Studying such ancient flow patterns will provide insight into the functioning of extant marine gateways (such as the Bering and Gibraltar Straits) which play a critical role in the exchange of water, heat, salt and nutrients between oceans and thus have significant impact on regional and global climate.
The current single marine corridor at Gibraltar is a relatively recent phenomenon having been formed around 5.3 million years ago. Previously, there were two complex seaways that connected the Mediterranean and Atlantic through northern Morocco and southern Spain.
When these marine corridors closed between 5-6 million years ago, the saltiness of Mediterranean water fluctuated from near-fresh to ten times modern sea water salinity. This resulted in around 6 per cent of the world’s oceanic salt precipitating on the Mediterranean Sea floor, a dramatic event known as the Messinian Salinity Crisis.
The MEDGATE international consortium of researchers will reconstruct the volume and flow pattern of Mediterranean-Atlantic exchange during the Messinian Salinity Crisis event and explore its effect on global climate. They will integrate diverse datasets derived from the sediments and fossils that were deposited in the two corridors, with numerical models of the oceans and climate.
Dr Rachel Flecker of Bristol's School of Geographical Sciences who is co-ordinating the project said: "MEDGATE is a diverse network of earth scientists from first-class geological institutions in the UK, The Netherlands, Spain, France, Belgium and Morocco, alongside three private sector geoscience organisations. Their areas of expertise include field geology, sedimentology, geochemistry, micropaleontology, seismic interpretation and numerical modelling.
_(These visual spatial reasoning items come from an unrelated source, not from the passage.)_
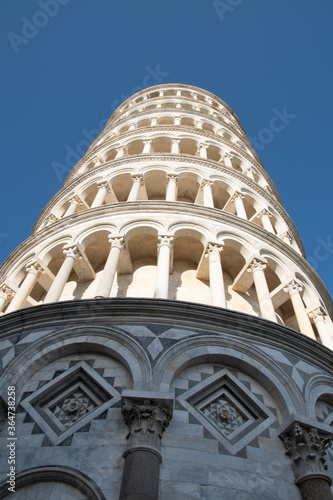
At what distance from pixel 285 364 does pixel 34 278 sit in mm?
7833

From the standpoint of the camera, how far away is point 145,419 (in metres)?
7.14

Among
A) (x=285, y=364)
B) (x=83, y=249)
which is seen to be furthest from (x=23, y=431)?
(x=83, y=249)

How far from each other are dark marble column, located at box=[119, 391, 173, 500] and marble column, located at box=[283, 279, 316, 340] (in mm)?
5733

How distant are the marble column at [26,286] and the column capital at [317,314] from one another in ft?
27.2

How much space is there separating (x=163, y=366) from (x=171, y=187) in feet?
32.9

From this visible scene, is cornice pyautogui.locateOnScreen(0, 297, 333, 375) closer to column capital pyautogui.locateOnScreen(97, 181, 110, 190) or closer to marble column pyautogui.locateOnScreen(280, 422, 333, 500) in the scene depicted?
marble column pyautogui.locateOnScreen(280, 422, 333, 500)

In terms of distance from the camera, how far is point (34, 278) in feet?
44.3

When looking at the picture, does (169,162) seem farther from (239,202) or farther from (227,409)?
(227,409)

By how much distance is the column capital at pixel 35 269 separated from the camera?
13680mm

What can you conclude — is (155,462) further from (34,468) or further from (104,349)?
(104,349)

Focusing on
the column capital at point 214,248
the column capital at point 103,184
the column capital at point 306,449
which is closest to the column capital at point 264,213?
the column capital at point 214,248

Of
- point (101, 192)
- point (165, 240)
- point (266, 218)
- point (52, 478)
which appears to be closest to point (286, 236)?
point (266, 218)

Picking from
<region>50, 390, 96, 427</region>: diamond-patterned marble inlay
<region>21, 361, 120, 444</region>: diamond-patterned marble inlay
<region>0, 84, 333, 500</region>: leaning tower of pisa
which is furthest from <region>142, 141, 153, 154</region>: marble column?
<region>50, 390, 96, 427</region>: diamond-patterned marble inlay

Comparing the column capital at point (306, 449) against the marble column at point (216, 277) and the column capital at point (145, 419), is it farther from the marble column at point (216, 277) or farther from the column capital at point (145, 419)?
the marble column at point (216, 277)
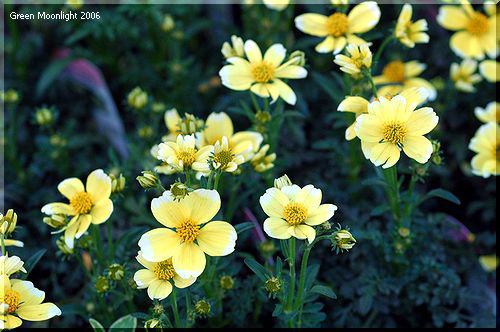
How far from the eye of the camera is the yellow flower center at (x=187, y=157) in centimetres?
148

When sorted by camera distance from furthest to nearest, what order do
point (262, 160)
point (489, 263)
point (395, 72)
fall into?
point (395, 72) → point (489, 263) → point (262, 160)

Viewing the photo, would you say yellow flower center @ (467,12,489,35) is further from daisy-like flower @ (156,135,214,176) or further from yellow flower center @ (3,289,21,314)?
yellow flower center @ (3,289,21,314)

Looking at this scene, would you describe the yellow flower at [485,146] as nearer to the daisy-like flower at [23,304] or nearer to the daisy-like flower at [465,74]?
the daisy-like flower at [465,74]

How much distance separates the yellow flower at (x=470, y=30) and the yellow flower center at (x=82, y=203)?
1.63 metres

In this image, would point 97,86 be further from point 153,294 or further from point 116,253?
point 153,294

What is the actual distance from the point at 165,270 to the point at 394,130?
704mm

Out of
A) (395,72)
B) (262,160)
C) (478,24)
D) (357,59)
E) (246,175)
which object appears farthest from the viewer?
(478,24)

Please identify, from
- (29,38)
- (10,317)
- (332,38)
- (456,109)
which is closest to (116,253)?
(10,317)

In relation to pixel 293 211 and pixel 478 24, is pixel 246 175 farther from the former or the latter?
pixel 478 24

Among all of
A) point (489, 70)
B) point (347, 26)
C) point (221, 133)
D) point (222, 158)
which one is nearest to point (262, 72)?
point (221, 133)

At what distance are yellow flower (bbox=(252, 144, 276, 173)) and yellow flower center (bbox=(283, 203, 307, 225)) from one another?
0.31 meters

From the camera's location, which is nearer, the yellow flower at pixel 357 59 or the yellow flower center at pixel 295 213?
the yellow flower center at pixel 295 213

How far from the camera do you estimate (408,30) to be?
1878 millimetres

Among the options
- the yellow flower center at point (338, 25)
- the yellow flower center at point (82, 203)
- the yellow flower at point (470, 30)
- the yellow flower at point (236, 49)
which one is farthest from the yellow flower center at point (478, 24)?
the yellow flower center at point (82, 203)
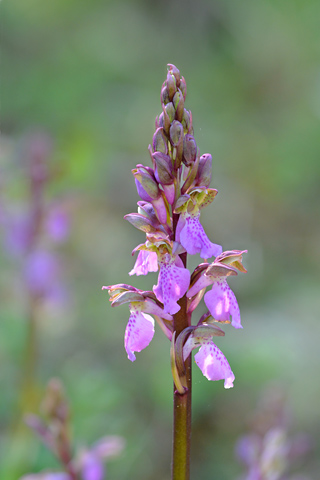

"MEDGATE is now looking to recruit nine Early Stage Researchers (PhD studentships) and one Experienced Researcher (post-doc) to the project. They will be trained in a wide variety of skills equipping them for careers in either academia or the oil industry. The researchers will be involved in all aspects of the project including its management and the dissemination of results to academia, industry and the public."